2

I am trying to de-trend my dataset of size 480x2040 = close to 1,000,000 pixels. I have 17 timesteps in this series (years) however I want to move to daily timesteps at some point. This code works, however runs way way way too slow to be functional.

I feel that scipy.signal.detrend can do the whole dataset, however I have some NaNs. In some cases, NaN are continents, which means there is a NaN at every timestep, however in some rarer cases, there is some missing data.

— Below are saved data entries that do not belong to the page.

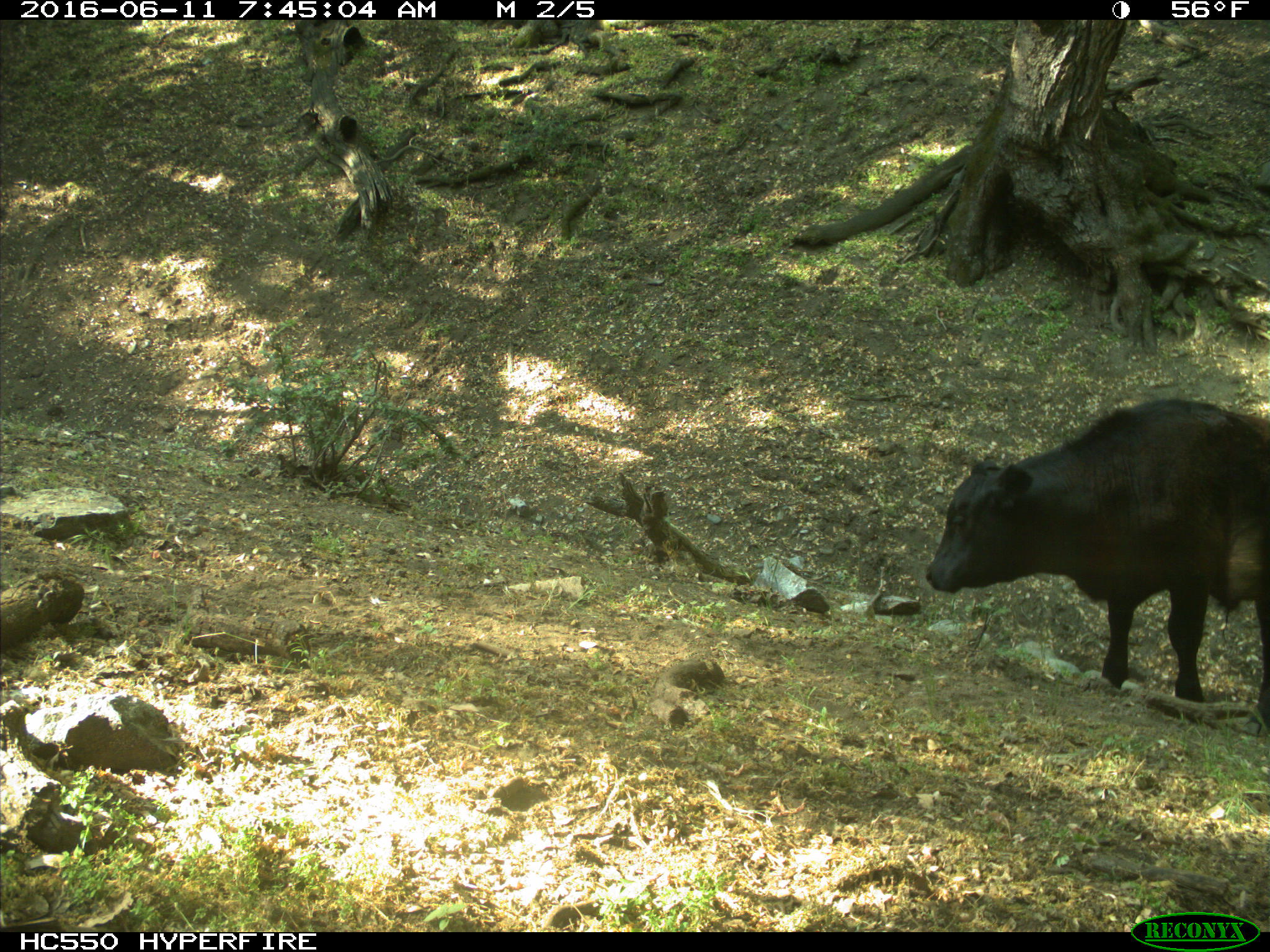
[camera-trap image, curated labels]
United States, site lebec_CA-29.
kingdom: Animalia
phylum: Chordata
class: Mammalia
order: Artiodactyla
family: Bovidae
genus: Bos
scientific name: Bos taurus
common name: domestic cow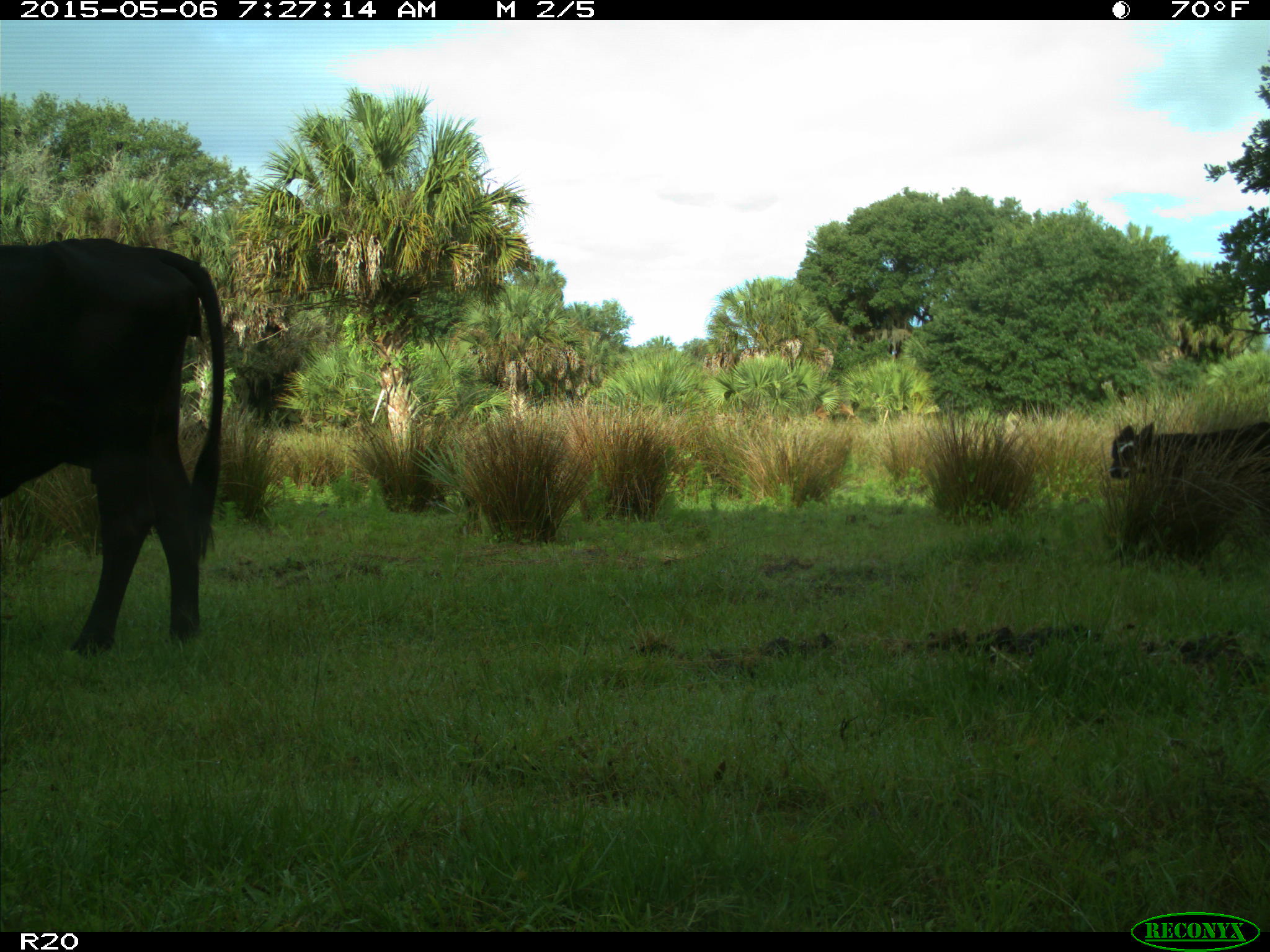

How can I detrend every pixel of my map over time, while ignoring/skipping the NaNs? It needs to be orders of magnitude quicker than this looping.

  for i in range(0,nlat):
    for j in range(0,nlon):
        pixel = ds[:,i,j]
        b = ~np.isnan(pixel)
        detrend[b,i,j]=signal.detrend(pixel[b])

Cheers!

Ocean Scientist
  • 411
  • 4
  • 16

1 Answers1

1

I'm not sure if it's possible to make signal.detrend skip NaNs on array basis. You can, however, use some method to fill your missing data and then detrend. If you have few missing data points, the effect of that should be negligible.

Since continents are always NaN, you can replace them with some special marker value, since you won't care about detrending them anyway. For the missing data NaNs, I suggest using pandas, which is great for timeseries, for various methods of filling missing data. I'll use the simplest here -- forward fill from previously known values -- but you can also use more sophisticated methods like taking the mean of adjacent values or interpolating.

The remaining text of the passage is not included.